A ciò vanno aggiunte le grandi difficoltà nella gestione, anche contabile, che hanno portato alla gravissima realtà attuale, che si concretizza (ed esplode, forse) nel giudizio dei revisori dei conti che viene brevemente riportato di seguito: 'visto il non rispetto dei termini di presentazione ai revisori della documentazione del PA 2025 e viste le gravi carenze che non garantiscono la prosecuzione della funzionalità didattica, anche a seguito dell'anomalia riscontrata sull'approvazione dell'aggiornamento del PTOF, in relazione a quanto sopra esposto, ritengono di non poter esprimere parere favorevole di regolarità contabile sul Programma Annuale 2025'.
In questo quadro desolante, con una 'ristrutturazione' della scuola che dura ormai da anni (con numerose e lunghissime pause), trovano spazio anche le motivazioni dello sciopero, ovvero:
1. Inaccessibilità delle vie di fuga per le classi nei container e nell'ex biblioteca (da oggi 27 febbraio, dopo 1 giornata di sciopero, sembra sia stata aperta la via di fuga per i container)

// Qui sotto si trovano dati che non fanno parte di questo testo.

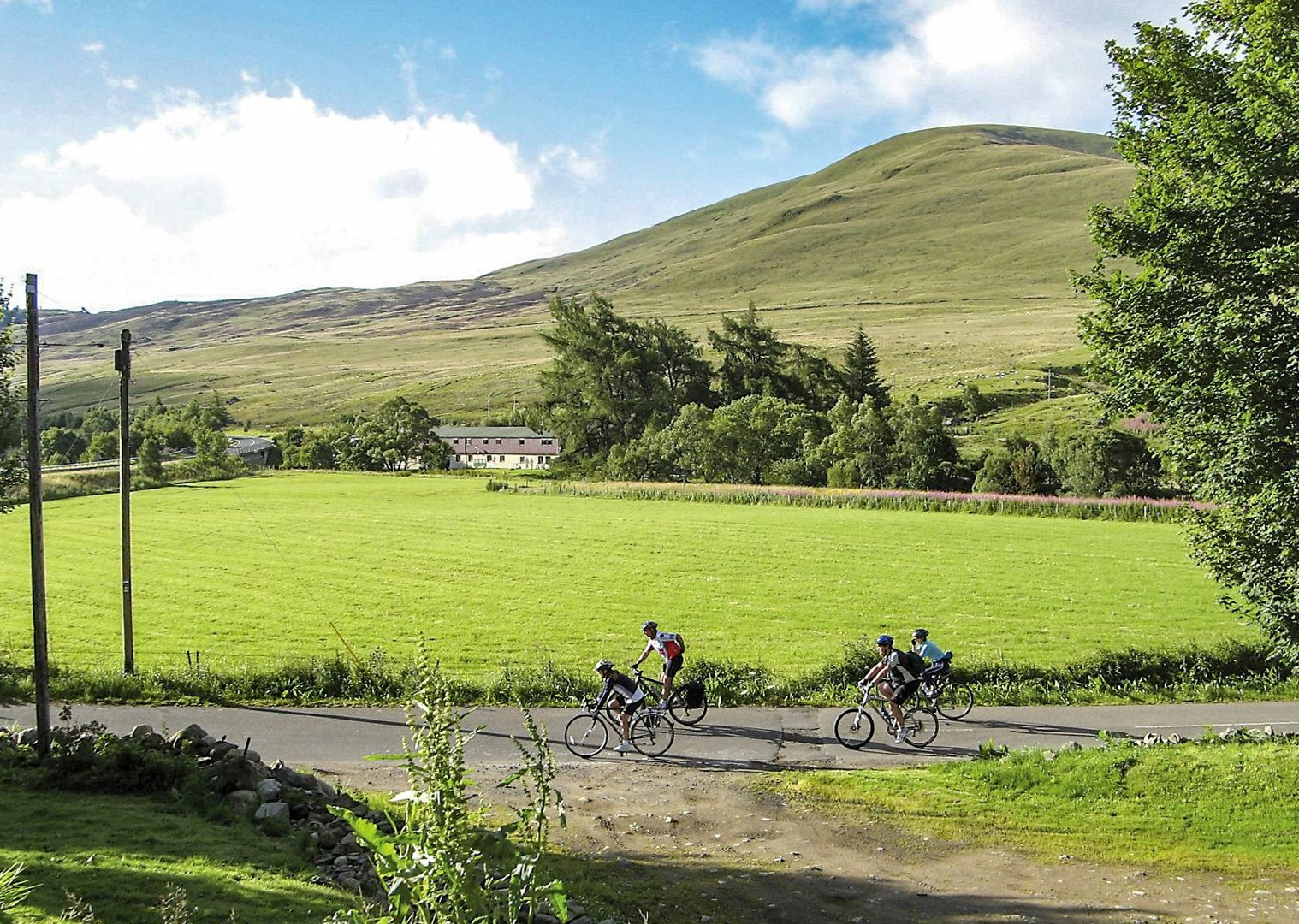 22-day-guided-cycling-lands-end-to-john-ogroats-road-cycling-holiday-in-uk.jpg - UK - Land's End to John O'Groats Explorer (22 days) - Guided Cycling Holiday - Leisure Cycling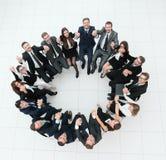 Concept du renforcement d'équipe grande équipe réussie d'affaires s'asseyant en cercle Photographie stock libre de droits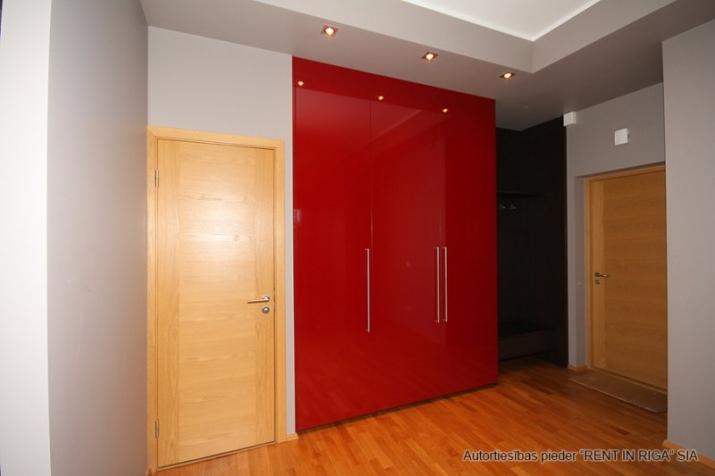 Sludinājumi. Pārdošanā gaišs un plašs dzīvoklis jaunā projekta mājā Rīgas centrā ar kopējo platību 66m2.  Cena: 133000 EUR Foto #4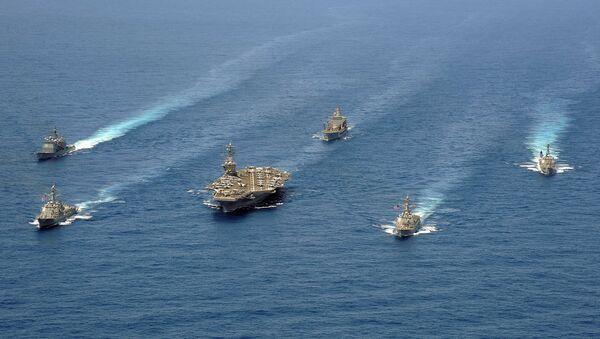 Бродови ударне групе 8 у формацији током војне вежбе у Атлантском океану - Sputnik Србија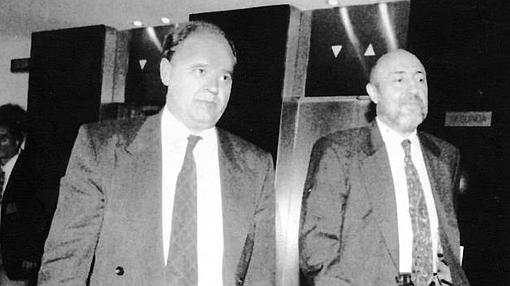 El ex director general de la Guardia Civil, Luis Roldan, a su llegada al Congreso de los Diputados en 1994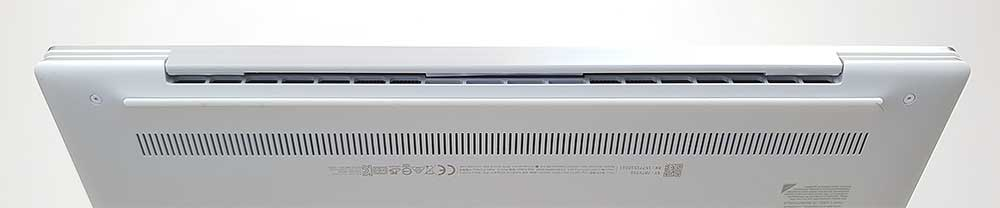 Dell XPS 13 9300 cooling vents
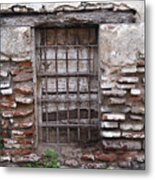 Decaying Wall And Window Antigua Guatemala 2 Metal Print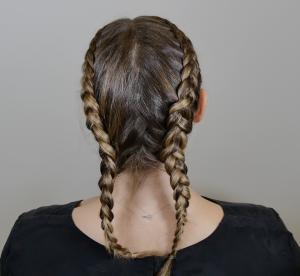 Les Tutos : la tresse cornrow ou coiffure Kardashian en 6 gifs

2. Mancanza di campanelle nelle aule dei container
3.
4. Gravi difficoltà nell'organizzazione delle gite, che a volte hanno portato alla cancellazione delle stesse e forse di altre attività formative (certificazione linguistica?)
Riguardo allo sciopero, 'voci' parlano anche di pressioni fatte da alcuni insegnanti affinché i ragazzi non partecipassero allo sciopero. Se queste voci fossero confermate, sarebbe un atto intimidatorio del tutto inopportuno e particolarmente grave, visto che riguarda ragazzi che si stanno formando e il luogo e le persone che dovrebbero aiutarli in questa formazione.
L'unica luce in fondo al tunnel è la prossima (si spera) riapertura delle 2 palestre, così come annunciato ieri dal sindaco. Ma, alla luce di tutto questo, una domanda ormai si fa avanti: forse, dopo anni di immobilismo, è ora di respirare un po' di aria fresca? Di ridare smalto ad una scuola che altrimenti vive solo perché l'unica in Appennino (altrimenti moltissimi ragazzi si sarebbero già da tempo trasferiti a Modena, dove non è pensabile che una situazione come quella di Pavullo si sarebbe trascinata per tutti questi anni). In tutto questo, il Provveditorato dov'è? La Provincia sta facendo tutto il possibile per portare a termine i lavori in una scuola frequentata da oltre 1000 ragazzi (che magari dovrebbe avere la precedenza rispetto ad altre situazioni)?